Separately, the Australian Industry Group/Housing Industry Association Performance of Construction survey suggested that the construction downturn eased in January. The corresponding index increased by 2.4 points to 41.3 points in January.
Seoul stocks rose for a second straight session as investors took solace from Beijing’s steps to stabilize the volatile financial markets and support growth amid the fast-spreading coronavirus. The benchmark Kospi edged up 7.73 points, or 0.4 percent, to 2,165.63.
New Zealand shares joined the global rally after Chinese stimulus helped allay fears about the economic impact of the coronavirus outbreak. The benchmark
S&P/NZX 50 Index climbed 92.59 points, or 0.8 percent, to 11,604.08 after the release of a mixed bag of labor data.

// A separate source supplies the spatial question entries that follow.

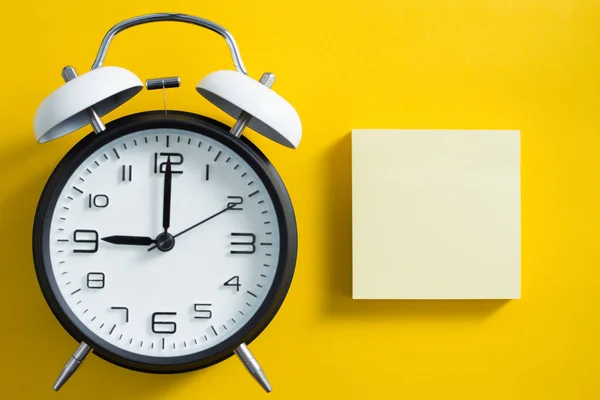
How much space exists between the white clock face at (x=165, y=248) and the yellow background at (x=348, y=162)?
0.13 meters

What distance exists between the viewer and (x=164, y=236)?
0.98 meters

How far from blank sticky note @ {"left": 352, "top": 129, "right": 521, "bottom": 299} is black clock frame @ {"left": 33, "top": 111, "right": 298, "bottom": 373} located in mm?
139

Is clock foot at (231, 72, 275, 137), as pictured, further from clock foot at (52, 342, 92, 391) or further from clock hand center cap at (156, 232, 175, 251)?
clock foot at (52, 342, 92, 391)

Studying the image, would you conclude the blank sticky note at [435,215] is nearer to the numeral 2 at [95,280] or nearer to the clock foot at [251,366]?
the clock foot at [251,366]

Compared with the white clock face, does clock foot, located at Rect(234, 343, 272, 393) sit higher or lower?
lower

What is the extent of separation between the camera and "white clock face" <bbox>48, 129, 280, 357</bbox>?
980 mm

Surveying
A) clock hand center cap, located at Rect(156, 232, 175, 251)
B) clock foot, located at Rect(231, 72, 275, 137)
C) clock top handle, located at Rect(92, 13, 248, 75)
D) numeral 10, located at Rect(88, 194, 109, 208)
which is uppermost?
clock top handle, located at Rect(92, 13, 248, 75)

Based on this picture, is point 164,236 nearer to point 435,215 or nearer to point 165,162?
point 165,162

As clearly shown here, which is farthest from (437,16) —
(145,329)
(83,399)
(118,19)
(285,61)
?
(83,399)

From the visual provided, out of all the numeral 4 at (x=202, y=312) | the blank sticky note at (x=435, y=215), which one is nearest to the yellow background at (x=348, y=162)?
the blank sticky note at (x=435, y=215)

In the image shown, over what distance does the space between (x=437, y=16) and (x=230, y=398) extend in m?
0.69

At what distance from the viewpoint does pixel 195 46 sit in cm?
112

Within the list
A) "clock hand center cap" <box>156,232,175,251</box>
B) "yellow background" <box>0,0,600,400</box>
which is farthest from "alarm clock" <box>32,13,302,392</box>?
"yellow background" <box>0,0,600,400</box>

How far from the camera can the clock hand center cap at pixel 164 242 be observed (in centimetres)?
98
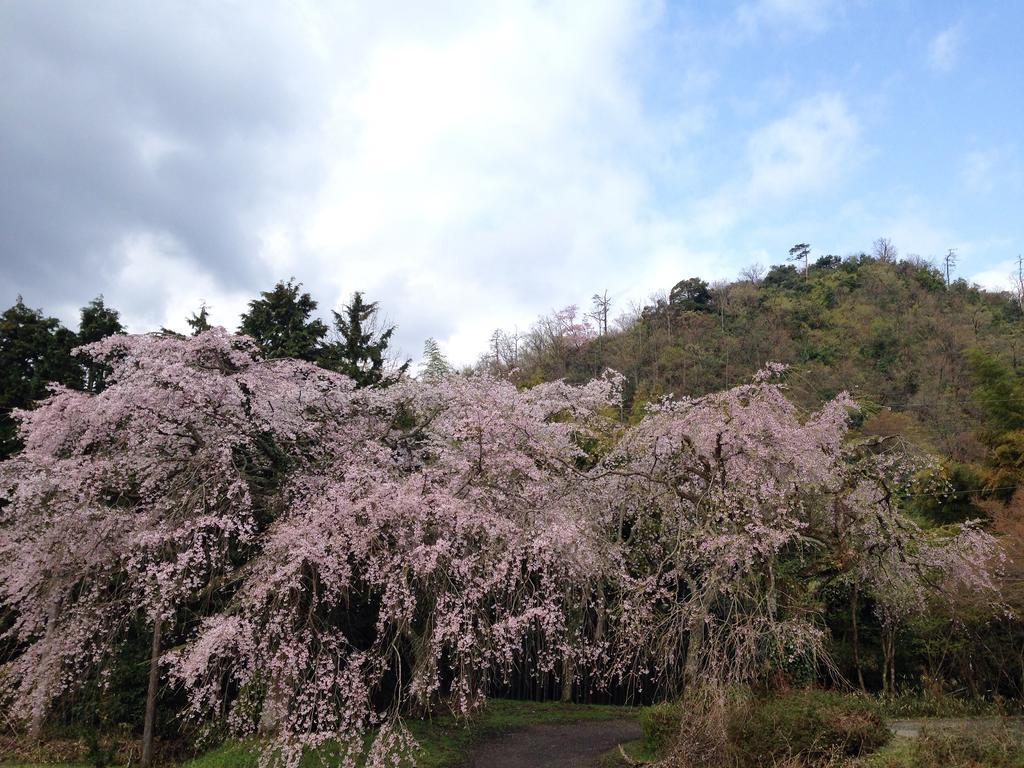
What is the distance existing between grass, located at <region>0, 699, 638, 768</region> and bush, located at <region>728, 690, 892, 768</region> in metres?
3.74

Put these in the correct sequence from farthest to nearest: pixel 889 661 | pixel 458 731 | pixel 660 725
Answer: pixel 458 731
pixel 889 661
pixel 660 725

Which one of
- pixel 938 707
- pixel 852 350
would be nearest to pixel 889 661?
pixel 938 707

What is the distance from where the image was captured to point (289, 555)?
7.33 metres

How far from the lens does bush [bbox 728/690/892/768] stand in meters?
6.59

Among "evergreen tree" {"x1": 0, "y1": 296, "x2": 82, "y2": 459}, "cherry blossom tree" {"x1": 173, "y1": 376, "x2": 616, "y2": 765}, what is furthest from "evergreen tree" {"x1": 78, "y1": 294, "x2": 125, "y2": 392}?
"cherry blossom tree" {"x1": 173, "y1": 376, "x2": 616, "y2": 765}

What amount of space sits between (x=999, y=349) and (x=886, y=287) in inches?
459

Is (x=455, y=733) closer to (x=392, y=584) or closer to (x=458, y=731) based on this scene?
(x=458, y=731)

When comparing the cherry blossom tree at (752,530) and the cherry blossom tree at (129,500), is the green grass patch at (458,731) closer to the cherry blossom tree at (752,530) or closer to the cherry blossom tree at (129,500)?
the cherry blossom tree at (129,500)

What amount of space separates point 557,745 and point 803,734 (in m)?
4.05

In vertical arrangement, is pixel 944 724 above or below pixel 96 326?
below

U.S. stocks posted healthy gains for a second straight day overnight on expectations that Chinese policymakers will unveil more measures to support an economy jolted by the coronavirus outbreak.
The Dow Jones Industrial Average climbed 1.4 percent and S&P 500 surged 1.5 percent, while the tech-heavy Nasdaq Composite soared 2.1 percent to reach a fresh record closing high.